La forêt était la ressource essentielle de certaines communes, souvent des paroisses pauvres, qui avaient peu de bonnes terres cultivables. C’était le cas de Buding, d’Elzing ou de Klang qui sont encore aujourd’hui parmi les communes les plus boisées.
(Extraits du PAE du Collège de Kédange : « Bicentenaire de la Révolution » – 1989)
A la veille de la Révolution, les forêts de la région étaient rarement comme aujourd’hui, la propriété d’une commune ou de l’Etat mais plutôt le bien de riches particuliers ou de communautés religieuses qui en gardaient jalousement les revenus. Aussi, les habitants de communes forestières, particulièrement pauvres, se plaignaient souvent de ne pouvoir mieux disposer des bois environnants. « Les faibles portions se trouvent payées plus cher que si nous achetions le bois » (cahier de doléances de Buding*).
La forêt était pour son propriétaire une source de revenus importants et divers. L’un des plus importants provenait du négoce et même de l’exportation des bois. « Surtout ceux qui se trouvent à proximité desdites rivières de Moselle et de Sarre, qui voiturent nos bois et charbons quelconques sur les pays de Luxembourg, de Trèves, même en Hollande » (cahier de Monneren).
De plus, l’usage de la forêt et son exploitation étaient l’objet de taxations diverses qui bénéficiaient au clergé, à l’Etat et à ses agents. « Mais les frais qu’opèrent les martelages, visites et recouvrement enlèvent la moitié de la coupe, et nous sommes donc obligés de nous cotiser pour payer les frais […] et la dixième partie du prix en provenant accordée franche aux communautés de religieuses rentées et sans besoins.[…] Nous sommes assujettis à ces acquits (de prévôté de Sierck) tant pour les bois de chauffage et autres marchandises » (cahier de Buding). La taxation prenait même l’aspect d’une corvée obligatoire pour les laboureurs de nombreuses communes. « Il est bien dur de voir qu’on force les laboureurs de faire des corvées pour l’Etat-major de Thionville pour son bois, qu’il achète fort souvent à 2 ou 3 lieues éloigné de Thionville, dont il ne paye que 5 ou 6 sols par voiture » (cahier d’Elzange).
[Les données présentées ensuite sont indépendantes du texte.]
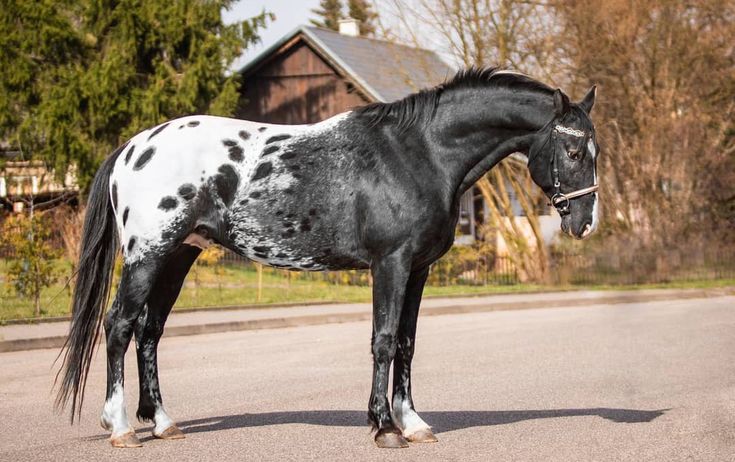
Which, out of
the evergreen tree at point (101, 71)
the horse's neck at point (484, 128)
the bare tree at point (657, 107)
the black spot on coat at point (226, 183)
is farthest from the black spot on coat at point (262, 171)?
the evergreen tree at point (101, 71)

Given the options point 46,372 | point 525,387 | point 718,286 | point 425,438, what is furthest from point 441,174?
point 718,286

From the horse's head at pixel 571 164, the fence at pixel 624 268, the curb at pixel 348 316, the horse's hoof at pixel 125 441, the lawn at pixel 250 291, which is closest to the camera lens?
the horse's hoof at pixel 125 441

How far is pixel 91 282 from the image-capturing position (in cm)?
732

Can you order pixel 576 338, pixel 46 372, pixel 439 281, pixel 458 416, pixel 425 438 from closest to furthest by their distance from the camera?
pixel 425 438, pixel 458 416, pixel 46 372, pixel 576 338, pixel 439 281

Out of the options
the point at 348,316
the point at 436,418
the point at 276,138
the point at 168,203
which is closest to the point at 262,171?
the point at 276,138

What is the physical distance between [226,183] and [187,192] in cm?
26

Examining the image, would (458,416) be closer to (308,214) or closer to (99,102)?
(308,214)

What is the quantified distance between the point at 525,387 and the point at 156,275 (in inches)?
158

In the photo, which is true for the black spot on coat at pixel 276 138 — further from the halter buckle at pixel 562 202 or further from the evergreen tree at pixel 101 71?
the evergreen tree at pixel 101 71

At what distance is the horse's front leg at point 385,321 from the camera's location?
683cm

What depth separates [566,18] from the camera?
2950 cm

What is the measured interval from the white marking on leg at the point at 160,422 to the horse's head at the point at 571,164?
288 cm

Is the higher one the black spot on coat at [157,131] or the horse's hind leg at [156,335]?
the black spot on coat at [157,131]

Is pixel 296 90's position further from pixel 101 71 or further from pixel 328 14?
pixel 328 14
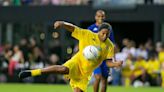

Mais l’institution la plus unanimement critiquée était la maîtrise des eaux et forêts. Elle était constituée d’agents de l’Etat chargés de l’administration des forêts et de la justice relative aux délits commis dans les bois. « Nous supplions Sa Majesté de modérer les droits de maîtrise et de ne point permettre qu’on fasse des rapports contre les habitants et propriétaires, sinon contre ceux que les gardes trouveront en flagrant délit (cahier d’Elzing) … de faire cesser les vexations des amendes arbitraires que (les maîtrises) prononcent sur le rapport des gardes des bois » (cahier de Luttange).
Les officiers de l’administration des forêts étaient accusés d’être tracassiers et excessifs dans leurs condamnations. Les paroissiens auraient encore préféré dépendre de la justice seigneuriale ! Ajoutons à ce sombre tableau, la mauvaise qualité des agents de terrain (bangardes, forestiers et pauliers) qui se montraient souvent malhonnêtes. « Abus à reformer sur les coursiers, sur les gardes des bois, qui à raison de leur charge volent impunément le public » (cahier de Metzervisse).
La forêt est donc souvent source de tracasseries pour les populations défavorisées. Néanmoins, elles ne peuvent s’en passer car la forêt leur procure le travail, les moyens de survivre, et les matériaux de construction…
*Les cahiers de doléances sont des documents rédigés dans chaque commune au printemps 1789, à la demande du roi Louis XVI qui convoqua les Etats Généraux afin de résoudre la crise financière (en 1788, les caisses de l’Etat sont vides).